++++ TEXT SECTION ++++

Figure 15 Avulsion frequency determines the number of coeval channels (Stouthamer 2001).

Figure 13 Temporal variation of the most important avulsion parameters in the Rhine-Meuse delta: avulsion frequency, number of coeval channels and period of existence.

Figure 14 Number of coeval channels over time (Stouthamer 2001). The largest number of channels occurred in the western part of the delta, between 6500 yr BP and 4500 yr BP, and between 2500 yr BP and 1000 yr BP. Between 4000 yr BP and 3000 yr BP, the number of channels was very low. This was a period of extensive peat formation.

Figure 16 Interavulsion period of channel belts in various deltas (Stouthamer & Berendsen, submitted). In the Rhine-Meuse delta the interavulsion period fluctuates strongly, but remains on average constant. For the Yellow River and Po River the interavulsion period decreased over time. For the Kosi River it first decreased, then increased again. Note that the amount of data from the Rhine-Meuse delta is significantly greater than for the other river deltas.

Figure 17 Avulsion frequency in the Rhine-Meuse delta during the Holocene (Stouthamer 2001).

Figure 18 Period of activity of channel belts in the Rhine-Meuse delta (Stouthamer 2001).

++++

CHECK YOUR UNDERSTANDING >>
1 - Answer these about the Rhine-Meuse delta captions:
(a) Between which years was the number of channels very low?
(b) For which two rivers did the interavulsion period decrease over time?
(c) How did the interavulsion period of the Kosi River change?
2 - Could you swap "western" for "eastern" and give the Rhine-Meuse delta captions again from "Figure 13 Temporal" to "extensive peat formation."?
Answer from the Rhine-Meuse delta captions alone.

++++ INPUT DATA ++++

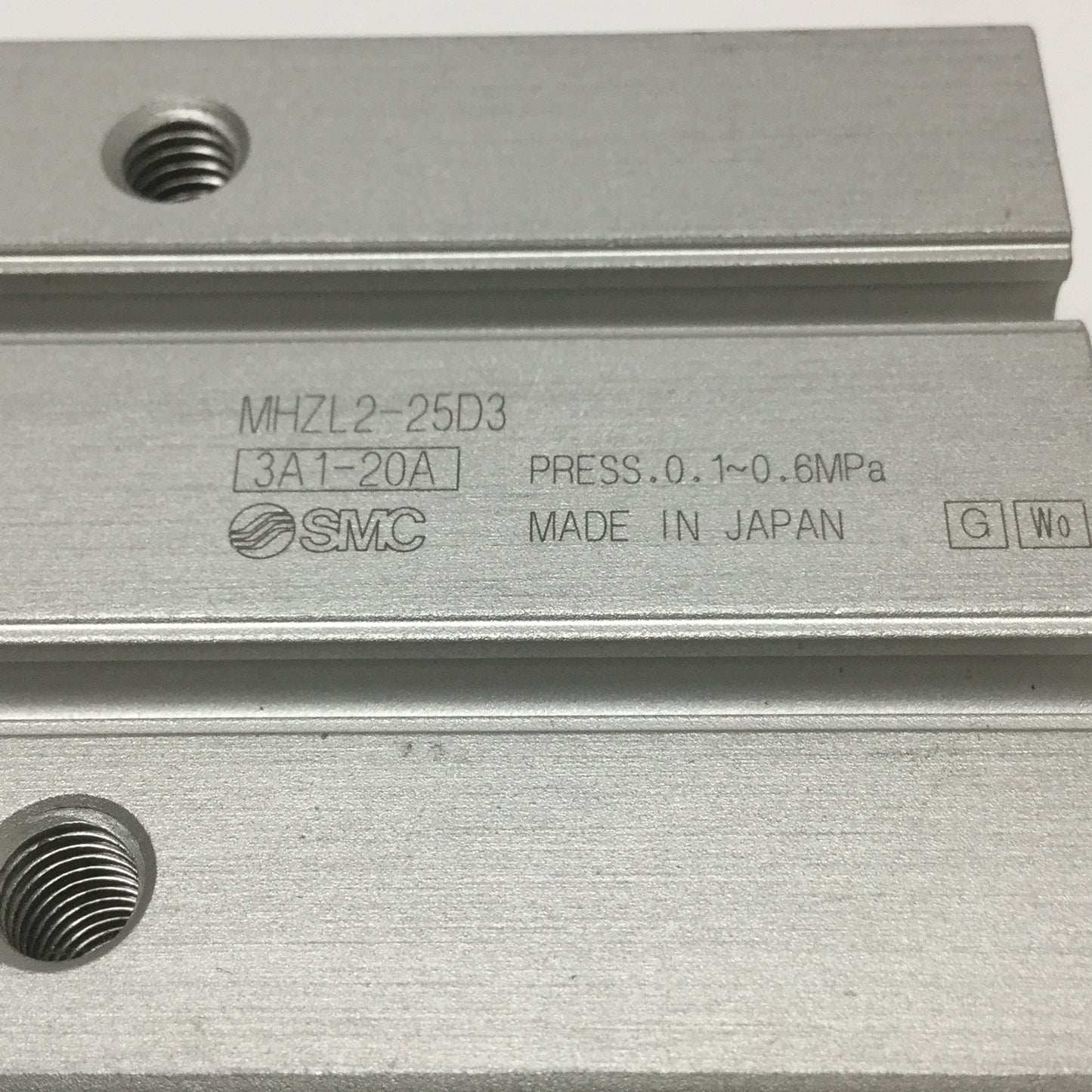 Used SMC MHZL2-25D3 Parallel Jaw Air Gripper, 2-Finger, 25mm Bore, 22mm Stroke, M5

++++

SOLVED TASKS >>
1 -
(a) Between 4000 yr BP and 3000 yr BP.
(b) The Yellow River and the Po River.
(c) It first decreased, then increased again.

2 -
Figure 13 Temporal variation of the most important avulsion parameters in the Rhine-Meuse delta: avulsion frequency, number of coeval channels and period of existence.

Figure 14 Number of coeval channels over time (Stouthamer 2001). The largest number of channels occurred in the eastern part of the delta, between 6500 yr BP and 4500 yr BP, and between 2500 yr BP and 1000 yr BP. Between 4000 yr BP and 3000 yr BP, the number of channels was very low. This was a period of extensive peat formation.